Statement from the Canadian Medical Association - June 6, 2013
06 Jun, 2013, 15:44 ET
OTTAWA, June 6, 2013 /CNW/ - Today in the House of Commons, Health Minister Leona Aglukkaq introduced new legislation, Bill C-65, An act to amend the controlled drugs and substances act (Respect for communities act). This legislation follows the 2011 ruling of the Supreme Court of Canada that required the federal government to grant an exemption for the Insite supervised injection site in Vancouver.
Supervised injection programs are an important harm reduction strategy. Harm reduction is a central pillar in a comprehensive public health approach to disease prevention and health promotion.
In a preliminary assessment based on initial review of the Bill, the CMA is deeply concerned that the proposed legislation may be creating unnecessary obstacles and burdens that could ultimately deter creation of more injection sites.
The CMA had intervened before the Supreme Court to support Insite. The unanimous decision was grounded in evidence, not ideology. The overwhelming clinical evidence is that centres like Insite save lives when it comes to some of our most vulnerable patient populations. In its ruling, the Supreme Court stated that "… the evidence indicates that a supervised injection site will decrease the risk of death and disease, and there is little or no evidence that it will have a negative impact on public safety, the Minister should generally grant an exemption." What we have seen today seems to contradict the essence of the ruling.
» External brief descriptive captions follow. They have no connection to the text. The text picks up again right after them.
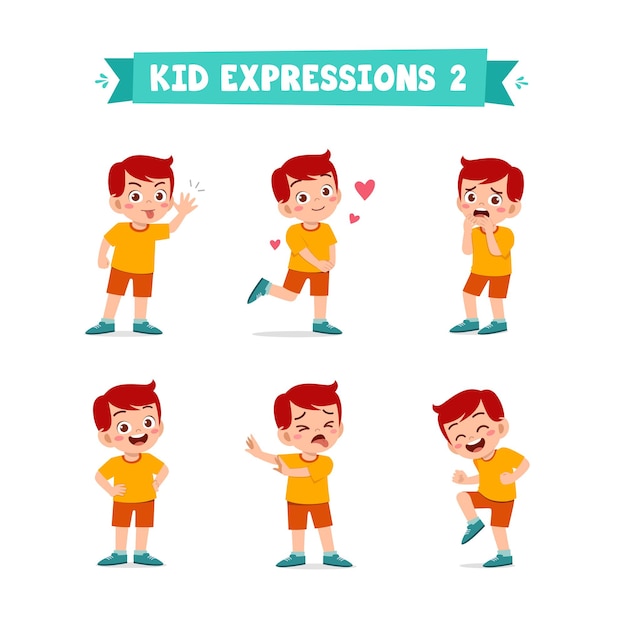 Cute little boy in various expressions and gesture set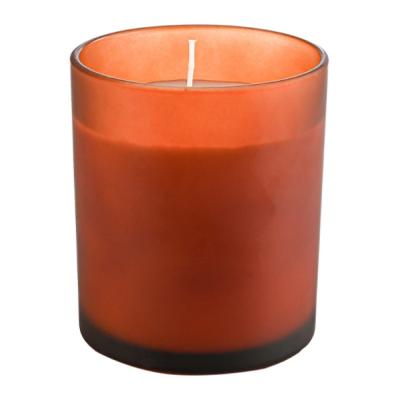 China Fashion and craft wholesale supplies trendy hot sale natural soy wax candle in shiny frosted glass jar for sale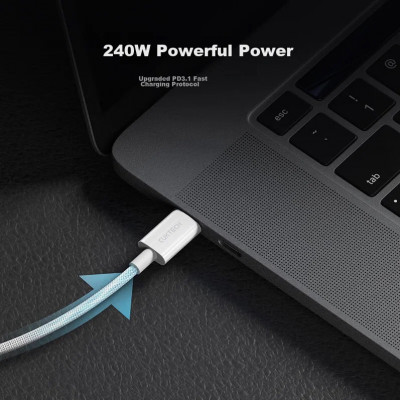Кабель для зарядки Cuktech CTC520P 5A 240W, USB-C - USB-C, 2м, белый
Bill C-65 places the onus completely on the applicant to fulfil stakeholder, government and community consultation requirements.
The CMA fully endorses the existence of these harm-reduction tools, including supervised injection sites, and believes they should be included in a comprehensive national drug strategy. The CMA's position is founded upon clinical evidence. Bill C-65, it would appear, is founded upon ideology that seeks to hinder initiatives to mitigate the very real challenges and great personal harm caused by drug abuse.